Exercise requirements: Nothing but the lines below from the one that contains "Hyundai Sonata 2024" through the one that contains "2019 BMW X6 xDrive35i" should be retyped, exactly and including both ends. Do not include pictures.

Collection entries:
════════════════
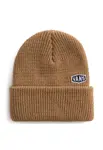 VANS Čiapky  žltá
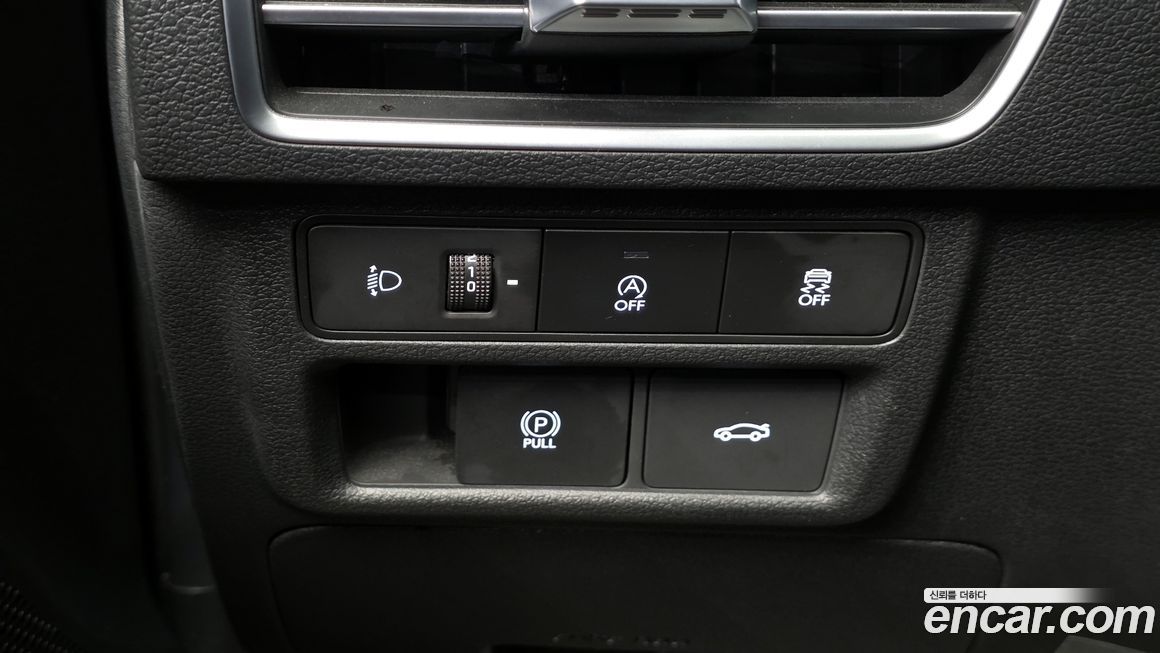 Hyundai Sonata 2024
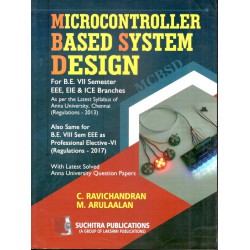 Microcontroller Based System Design Microcontroller Based System Design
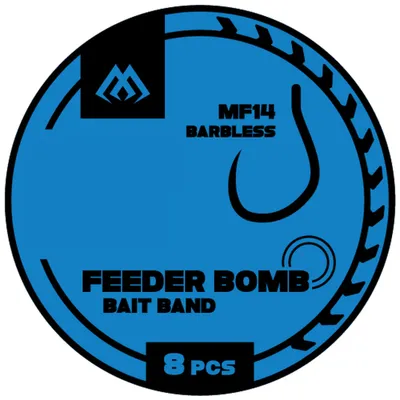Przypon feeder Mikado MF14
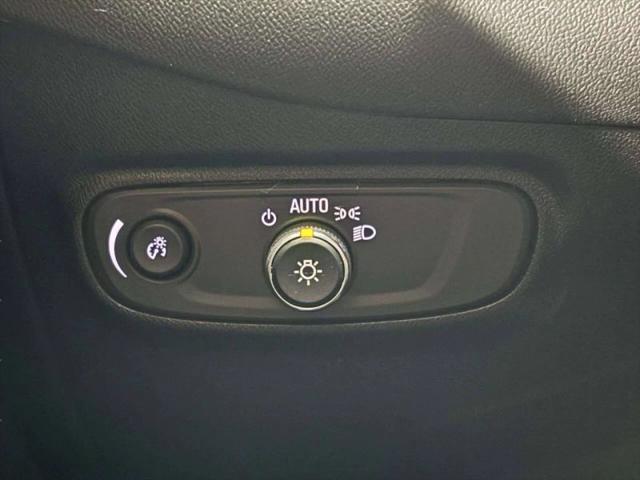 2020 Chevrolet Equinox FWD LT 1.5L Turbo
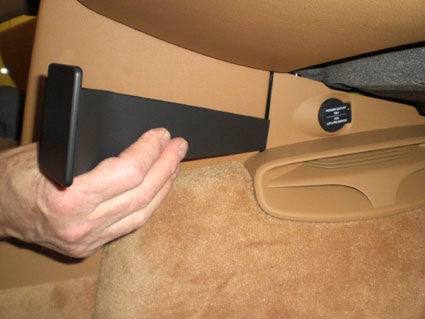 Brodit ProClip 853540 - Porsche 911 2004-2012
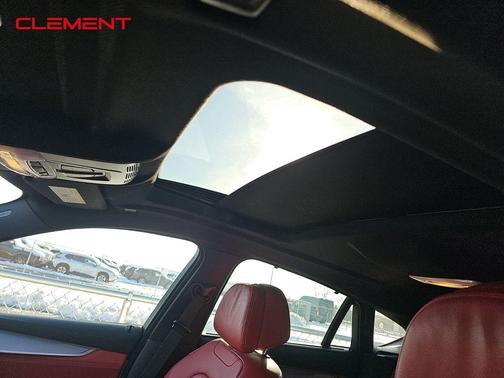 2019 BMW X6 xDrive35i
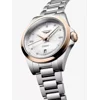 additional image for Longines Conquest L3.320.5.87.6 Silver Stainless Steel For Women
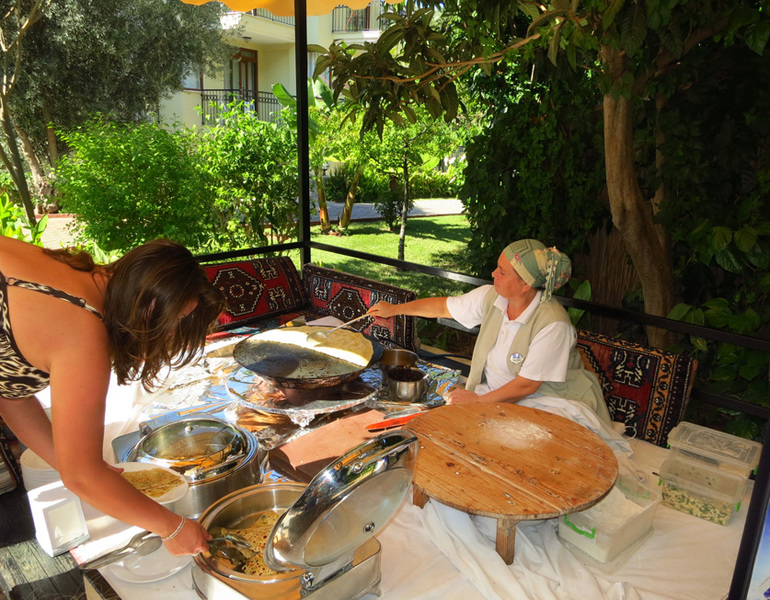 турция фетхие-3. о грустном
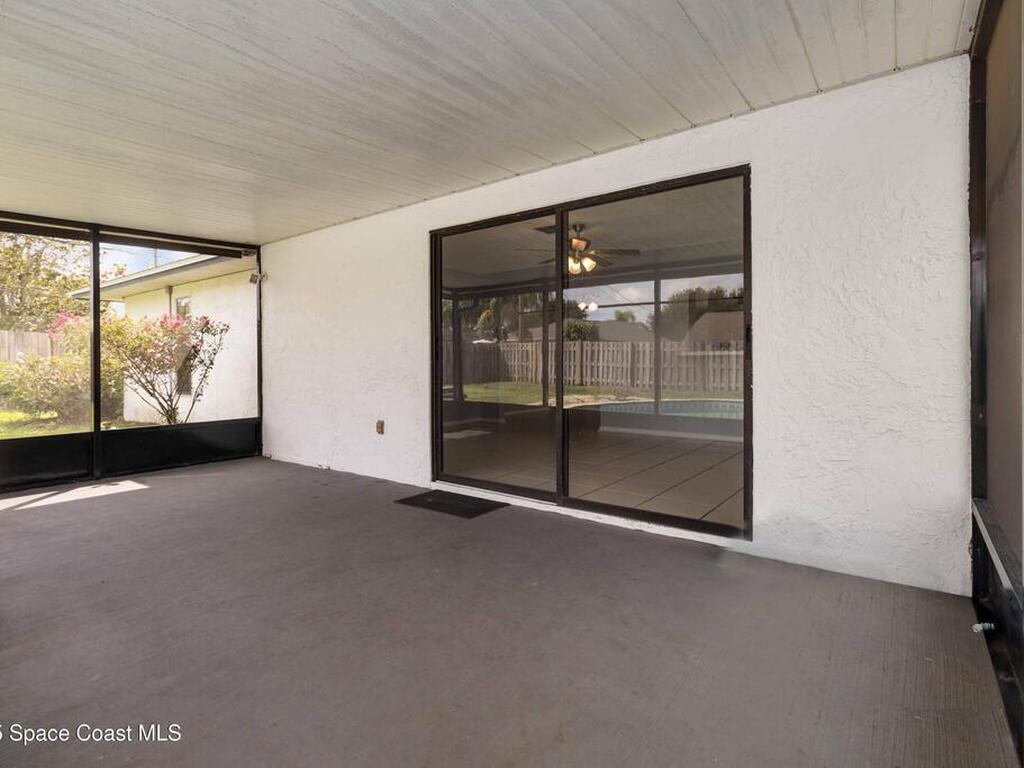 627 Binney Street, Palm Bay, FL 32907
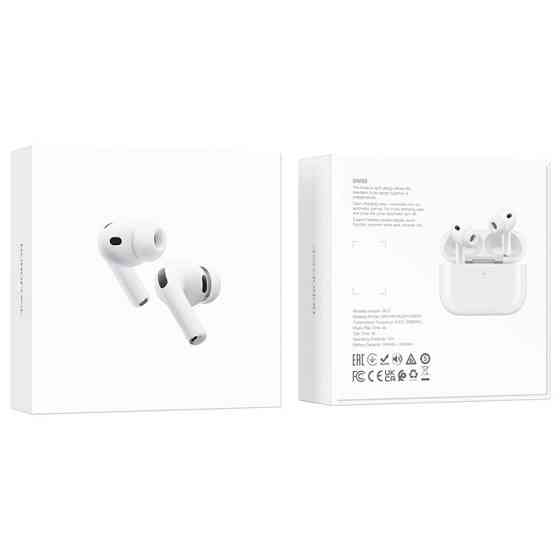 Беспроводные TWS наушники Borofone BW98 Херсон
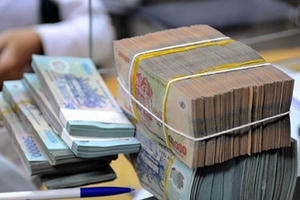 Nợ xấu khó đòi tăng nhanh: Có lãi ngàn tỷ đừng vội mừng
════════════════
Answer space:
 Hyundai Sonata 2024
 Microcontroller Based System Design Microcontroller Based System Design
Przypon feeder Mikado MF14
 2020 Chevrolet Equinox FWD LT 1.5L Turbo
 Brodit ProClip 853540 - Porsche 911 2004-2012
 2019 BMW X6 xDrive35i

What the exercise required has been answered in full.